Dissertation: Morphosyntactic Interactions in the First Language Acquisition of Inuktitut
SBR 9529166
03/01/96; (SBR) $11,634; 12 months
Cornell University­Endowed
Ithaca, NY 14853-2801
Barbara Lust

This dissertation project will provide experimental and naturalistic studies of the language acquisition of children 3­6 years of age as they acquire Inuktitut (a language of the Eskimo­Aleut family) as their first language in Igloolik, Northwest Territories, Canada. This research will be particularly significant because it: (1) will contribute to providing foundational knowledge on the acquisition of languages with highly complex morphology; (2) will examine the concurrent acquisition of syntax and morphology, and the ways in which the child's developing knowledge of one might contribute to knowledge of the other; (3) will investigate aspects of the human cognitive competence for language in the context of a language (and a language family) which has been little studied to date; and (4) will provide important descriptive information on a North American language in an area where there is current concern about severe language loss.

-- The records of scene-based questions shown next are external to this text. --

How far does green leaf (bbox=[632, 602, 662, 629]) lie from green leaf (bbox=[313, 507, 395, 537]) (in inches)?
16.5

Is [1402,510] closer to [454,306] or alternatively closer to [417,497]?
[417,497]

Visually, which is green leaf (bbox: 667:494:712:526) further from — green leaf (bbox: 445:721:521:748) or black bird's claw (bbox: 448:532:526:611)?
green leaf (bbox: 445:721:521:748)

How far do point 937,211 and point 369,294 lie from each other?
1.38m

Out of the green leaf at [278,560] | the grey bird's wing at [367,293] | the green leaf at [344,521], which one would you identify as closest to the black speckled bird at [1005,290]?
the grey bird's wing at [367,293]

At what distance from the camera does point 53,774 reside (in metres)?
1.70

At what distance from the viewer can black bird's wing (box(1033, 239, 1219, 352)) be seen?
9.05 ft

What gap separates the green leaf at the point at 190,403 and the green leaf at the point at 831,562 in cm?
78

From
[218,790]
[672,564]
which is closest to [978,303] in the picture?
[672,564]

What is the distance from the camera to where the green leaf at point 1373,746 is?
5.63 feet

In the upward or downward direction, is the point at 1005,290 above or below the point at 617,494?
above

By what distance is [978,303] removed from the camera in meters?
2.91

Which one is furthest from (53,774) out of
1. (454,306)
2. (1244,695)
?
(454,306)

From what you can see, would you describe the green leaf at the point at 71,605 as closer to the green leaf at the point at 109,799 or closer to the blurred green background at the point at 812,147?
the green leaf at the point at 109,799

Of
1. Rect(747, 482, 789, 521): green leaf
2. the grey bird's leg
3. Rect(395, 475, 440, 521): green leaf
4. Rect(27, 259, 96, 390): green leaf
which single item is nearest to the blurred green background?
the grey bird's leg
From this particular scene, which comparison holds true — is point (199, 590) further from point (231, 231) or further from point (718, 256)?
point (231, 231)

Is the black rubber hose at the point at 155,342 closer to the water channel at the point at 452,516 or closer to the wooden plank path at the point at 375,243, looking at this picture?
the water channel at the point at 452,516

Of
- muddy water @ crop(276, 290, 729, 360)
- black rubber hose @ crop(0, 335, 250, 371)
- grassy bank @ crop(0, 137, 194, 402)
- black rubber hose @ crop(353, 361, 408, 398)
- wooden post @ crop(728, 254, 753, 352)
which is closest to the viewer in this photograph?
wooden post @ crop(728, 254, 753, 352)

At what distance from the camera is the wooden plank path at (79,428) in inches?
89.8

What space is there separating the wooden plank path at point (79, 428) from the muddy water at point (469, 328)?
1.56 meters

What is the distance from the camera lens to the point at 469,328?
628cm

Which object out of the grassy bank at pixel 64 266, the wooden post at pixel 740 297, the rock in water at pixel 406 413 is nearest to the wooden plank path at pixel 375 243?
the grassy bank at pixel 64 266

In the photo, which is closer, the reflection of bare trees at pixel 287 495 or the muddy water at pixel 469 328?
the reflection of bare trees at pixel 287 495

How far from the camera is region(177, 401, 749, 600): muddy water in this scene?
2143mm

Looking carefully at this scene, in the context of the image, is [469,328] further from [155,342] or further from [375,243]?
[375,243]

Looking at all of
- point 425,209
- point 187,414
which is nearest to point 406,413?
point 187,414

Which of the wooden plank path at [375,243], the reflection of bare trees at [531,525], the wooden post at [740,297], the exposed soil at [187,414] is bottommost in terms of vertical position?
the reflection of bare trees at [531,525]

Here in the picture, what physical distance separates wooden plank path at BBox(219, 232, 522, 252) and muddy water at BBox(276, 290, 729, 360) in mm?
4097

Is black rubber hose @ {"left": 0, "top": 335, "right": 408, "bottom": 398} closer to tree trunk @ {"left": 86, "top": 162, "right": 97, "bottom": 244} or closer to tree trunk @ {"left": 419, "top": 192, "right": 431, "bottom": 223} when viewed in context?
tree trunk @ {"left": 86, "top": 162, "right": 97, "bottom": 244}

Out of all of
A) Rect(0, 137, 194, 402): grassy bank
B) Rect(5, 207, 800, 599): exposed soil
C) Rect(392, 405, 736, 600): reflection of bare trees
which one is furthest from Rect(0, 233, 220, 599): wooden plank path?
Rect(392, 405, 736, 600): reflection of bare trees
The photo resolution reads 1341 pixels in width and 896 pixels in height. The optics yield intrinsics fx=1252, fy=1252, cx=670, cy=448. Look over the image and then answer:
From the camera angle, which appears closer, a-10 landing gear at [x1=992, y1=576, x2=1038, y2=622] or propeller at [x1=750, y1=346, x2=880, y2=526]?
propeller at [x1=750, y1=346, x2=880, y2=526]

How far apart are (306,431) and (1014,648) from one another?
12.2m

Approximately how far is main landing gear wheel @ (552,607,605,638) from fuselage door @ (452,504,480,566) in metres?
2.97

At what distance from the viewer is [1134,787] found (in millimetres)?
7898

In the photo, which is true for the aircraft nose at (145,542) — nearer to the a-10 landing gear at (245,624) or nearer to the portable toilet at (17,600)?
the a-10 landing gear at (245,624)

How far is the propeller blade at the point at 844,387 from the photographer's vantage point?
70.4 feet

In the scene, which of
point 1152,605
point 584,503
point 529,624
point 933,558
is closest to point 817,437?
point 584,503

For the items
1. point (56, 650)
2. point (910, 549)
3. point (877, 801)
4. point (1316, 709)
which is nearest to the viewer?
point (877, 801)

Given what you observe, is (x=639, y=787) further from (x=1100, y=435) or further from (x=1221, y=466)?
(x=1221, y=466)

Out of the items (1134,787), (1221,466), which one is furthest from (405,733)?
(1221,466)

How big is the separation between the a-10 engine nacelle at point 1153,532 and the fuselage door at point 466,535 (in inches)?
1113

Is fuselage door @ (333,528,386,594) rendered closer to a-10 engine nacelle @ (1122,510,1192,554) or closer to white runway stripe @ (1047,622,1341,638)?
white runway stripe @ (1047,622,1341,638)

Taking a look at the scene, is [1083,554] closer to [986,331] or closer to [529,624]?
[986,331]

The Upper Paleolithic Settlement of the Transbaikal, Siberia
SBR 9600664
08/01/96; (SBR) $28,545; 18 months
Southern Oregon State College
Ashland, OR 97520-5001
Frank (Ted) E. Goebel

With NSF support, the PI, in collaboration with American and Russian colleagues will conduct archaeological excavations at the site of Masterov Kliuch', which is located in the Transbaikal region of Siberia. Previous test excavations have revealed five stratigraphically separate archaeological components. The lowest three contain Upper Paleolithic materials and span the period from ca. 40,000 to 10,000 years ago. In addition to excavation, the team will apply a number of specialized techniques that will enhance the capture of archaeological information. The entire stratigraphic profile will be chronometrically dated through multiple procedures, including accelerator radiocarbon, luminescence and electron spin resonance. All excavated artifacts and ecofacts will be precisely provenienced, and orientations will be noted to reconstruct site formation processes. Fauna will be studied in detail and lithic artifacts analyzed and refitted to trace technological manufacturing processes, as well as site spatial patterns. Humans first penetrated Siberia during Upper Paleolithic times and the Northern Eurasian region constituted the last major habitable area to be settled. Based on available information, it appears that groups expanded from West to East and the stone blade tools characteristic of these groups appear to stop in the Transbaikal region. The reason for this is not known and the phenomenon is interesting, because it may shed light on basic processes of human adaptation. This research is significant for several reasons. It will add to our understanding of the origins and dispersal of modern humans, especially attempts to explain the pattern of human global colonization. It will significantly increase our knowledge of the Upper Paleolithic of the Old World. Through the application of paleoecological and paleogeographic perspectives, the research will add to a growing body of knowledge addressing past human adaptive strategies and associated environmental limiting factors affecting past and present population distributions. Finally, the project will offer unique research experiences for undergraduate students.